Poco prima del 1638 la pala venne confiscata da Francesco I d'Este e fatta trasportare a Modena, a Palazzo Ducale, assieme a un gruppo di altre cinque opere del Correggio rastrellate nel territorio del ducato. Nel 1746 Francesco III, in cerca di modi per far cassa, con un episodio noto come uno dei più importanti depauperamenti d'arte italiana, vendette all'elettore di Sassonia Augusto III le cento più celebri opere della Galleria Estense, comprese le opere di Correggio, che da allora sono conservate a Dresda.
Il tema dell'opera è l'intercessione di Maria, di cui i Francescani si fecero promotori dopo la definizione del dogma dell'Immacolata concezione nel 1473. Maria, dall'alto del suo trono terrestre, fa infatti da tramite tra suo figlio, tenuto in grembo, e san Francesco, proteso a sinistra, che rappresenta il medium coi fedeli.
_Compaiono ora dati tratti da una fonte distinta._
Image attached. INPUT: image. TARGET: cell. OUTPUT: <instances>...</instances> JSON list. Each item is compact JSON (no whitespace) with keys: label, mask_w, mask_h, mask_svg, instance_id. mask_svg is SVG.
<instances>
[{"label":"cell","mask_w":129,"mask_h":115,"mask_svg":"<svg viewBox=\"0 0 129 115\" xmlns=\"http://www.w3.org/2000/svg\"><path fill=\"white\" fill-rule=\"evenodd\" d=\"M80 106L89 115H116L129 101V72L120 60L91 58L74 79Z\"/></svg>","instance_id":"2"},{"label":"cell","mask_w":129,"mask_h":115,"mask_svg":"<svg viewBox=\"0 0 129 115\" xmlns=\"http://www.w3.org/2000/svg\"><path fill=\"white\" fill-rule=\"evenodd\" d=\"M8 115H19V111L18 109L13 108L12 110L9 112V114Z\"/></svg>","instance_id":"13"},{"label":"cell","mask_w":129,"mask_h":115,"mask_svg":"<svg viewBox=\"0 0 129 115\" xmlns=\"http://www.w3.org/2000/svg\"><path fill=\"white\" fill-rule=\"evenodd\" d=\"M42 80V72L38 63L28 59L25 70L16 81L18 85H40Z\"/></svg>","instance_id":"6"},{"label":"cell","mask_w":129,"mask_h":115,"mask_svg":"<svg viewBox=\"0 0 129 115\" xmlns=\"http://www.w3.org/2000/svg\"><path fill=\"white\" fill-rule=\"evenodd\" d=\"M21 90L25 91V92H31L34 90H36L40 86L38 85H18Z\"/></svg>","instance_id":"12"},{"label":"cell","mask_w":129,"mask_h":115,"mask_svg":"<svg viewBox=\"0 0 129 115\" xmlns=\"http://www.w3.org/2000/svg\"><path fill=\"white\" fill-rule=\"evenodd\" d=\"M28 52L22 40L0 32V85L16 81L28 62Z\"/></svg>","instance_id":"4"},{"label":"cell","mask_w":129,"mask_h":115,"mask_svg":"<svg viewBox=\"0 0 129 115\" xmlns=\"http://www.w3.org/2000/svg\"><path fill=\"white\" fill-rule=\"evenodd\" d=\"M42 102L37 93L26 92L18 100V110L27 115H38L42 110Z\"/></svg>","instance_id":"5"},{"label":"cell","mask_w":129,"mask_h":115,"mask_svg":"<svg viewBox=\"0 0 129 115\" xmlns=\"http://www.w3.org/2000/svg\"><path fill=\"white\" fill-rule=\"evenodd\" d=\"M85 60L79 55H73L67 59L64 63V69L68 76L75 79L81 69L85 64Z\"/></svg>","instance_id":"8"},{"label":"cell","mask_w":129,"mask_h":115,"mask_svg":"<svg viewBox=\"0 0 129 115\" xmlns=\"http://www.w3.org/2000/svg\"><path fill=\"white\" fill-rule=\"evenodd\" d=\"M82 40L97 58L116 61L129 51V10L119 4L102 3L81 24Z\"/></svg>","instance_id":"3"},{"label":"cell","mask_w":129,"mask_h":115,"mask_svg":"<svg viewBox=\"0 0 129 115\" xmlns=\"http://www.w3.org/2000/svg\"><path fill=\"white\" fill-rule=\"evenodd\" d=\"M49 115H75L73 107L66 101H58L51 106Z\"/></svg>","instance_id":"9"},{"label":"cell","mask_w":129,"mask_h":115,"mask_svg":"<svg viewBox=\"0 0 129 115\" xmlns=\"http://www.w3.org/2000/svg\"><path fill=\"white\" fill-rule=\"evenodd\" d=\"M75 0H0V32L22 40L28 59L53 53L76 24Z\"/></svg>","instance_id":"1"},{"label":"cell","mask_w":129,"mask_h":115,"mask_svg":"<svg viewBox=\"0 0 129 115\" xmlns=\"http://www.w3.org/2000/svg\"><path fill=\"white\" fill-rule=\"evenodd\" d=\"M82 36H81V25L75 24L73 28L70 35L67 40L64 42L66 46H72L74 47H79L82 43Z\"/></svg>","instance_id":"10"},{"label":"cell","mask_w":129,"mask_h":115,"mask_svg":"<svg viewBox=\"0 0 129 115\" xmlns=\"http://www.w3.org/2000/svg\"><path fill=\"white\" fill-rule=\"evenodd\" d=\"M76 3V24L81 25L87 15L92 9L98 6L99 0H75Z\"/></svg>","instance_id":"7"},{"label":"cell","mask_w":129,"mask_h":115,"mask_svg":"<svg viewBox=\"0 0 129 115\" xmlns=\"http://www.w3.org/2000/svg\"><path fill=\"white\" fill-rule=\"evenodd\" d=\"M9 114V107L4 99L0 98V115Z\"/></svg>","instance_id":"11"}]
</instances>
Lo schema generale è quello della sacra conversazione, ambientata in un portico aperto sul paesaggio, con una certa dimestichezza architettonica nel disegno incisivo dei capitelli ionici. I santi presenti sono Antonio da Padova (col giglio e il libro), Francesco (col saio e le stimmate), Caterina d'Alessandria (sulla ruota dentata, con la spada, la palma del martirio e la corona deposta a terra) e Giovanni Battista (con la veste eremitica di pelle di capra, annodata all'avambraccio, e la lunga croce), il quale guarda lo spettatore e indica, nel suo gesto tipico, il Bambino. Lievi scarti nei piani annullano qualsiasi rigidità dello schema, accentuando la profondità. Di ciascun santo è reso il particolare "moto dell'animo", secondo i precetti vinciani per cui a un sentimento corrisponde un movimento del corpo e dei lineamenti del viso. Questo impercettibile muoversi, quasi fluttuare, delle figure crea intorno alla Vergine un ritmo circolare che la sua mano destra sospesa a mezz'aria pare voler smorzare. In questa delicata polifonia di gesti ed espressioni, sottolineata dalla sapiente distribuzione della luce calda e sfumata, nonché in alcune precise citazioni (come la mano sospesa della Vergine) il Correggio rivela una profonda riflessione sulle opere di Leonardo e raggiunge un risultato che non ha niente da invidiare ai modelli più celebri di Raffaello (Madonna di Foligno, Madonna Sistina) o alle contemporanee pale di Andrea del Sarto (Madonna delle Arpie) tanto da far ancora oggi discutere i critici su quali opere dei grandi maestri cinquecenteschi egli potesse aver incontrato entro questa data.
Una gloria di cherubini della consistenza delle nuvole fa da corona a Maria e due puttini volano in cielo, disposti secondo un elegante contrapposto, mentre altri due alla base del trono reggono come piccoli telamoni un ritratto dei Mosè con le tavole della legge in un ovale. Si tratta di un preciso riferimento alla missione salvifica di Cristo, chiarito dal bassorilievo nella fascia rossa sottostante, in cui si vede la Creazione dell'uomo, il Peccato originale e la Cacciata dal Paradiso terrestre. Dal peccato infatti l'umanità ante legem venne riscattata da Mosè, iniziatore dell'era sub lege e prefiguratore di Cristo, apportatore della legge della fratellanza: la stessa simbologia e comparazione tra il profeta e Cristo si trovava negli affreschi quattrocenteschi della cappella Sistina.
Un velo quasi impalpabile lega il putto aptero di destra con la spada di Caterina, un brano di singolare virtuosismo. Quello di sinistra invece, dalle guance gonfie, compare in numerose opere attribuite al maestro, riferite a questi anni proprio dal diretto confronto con la pala.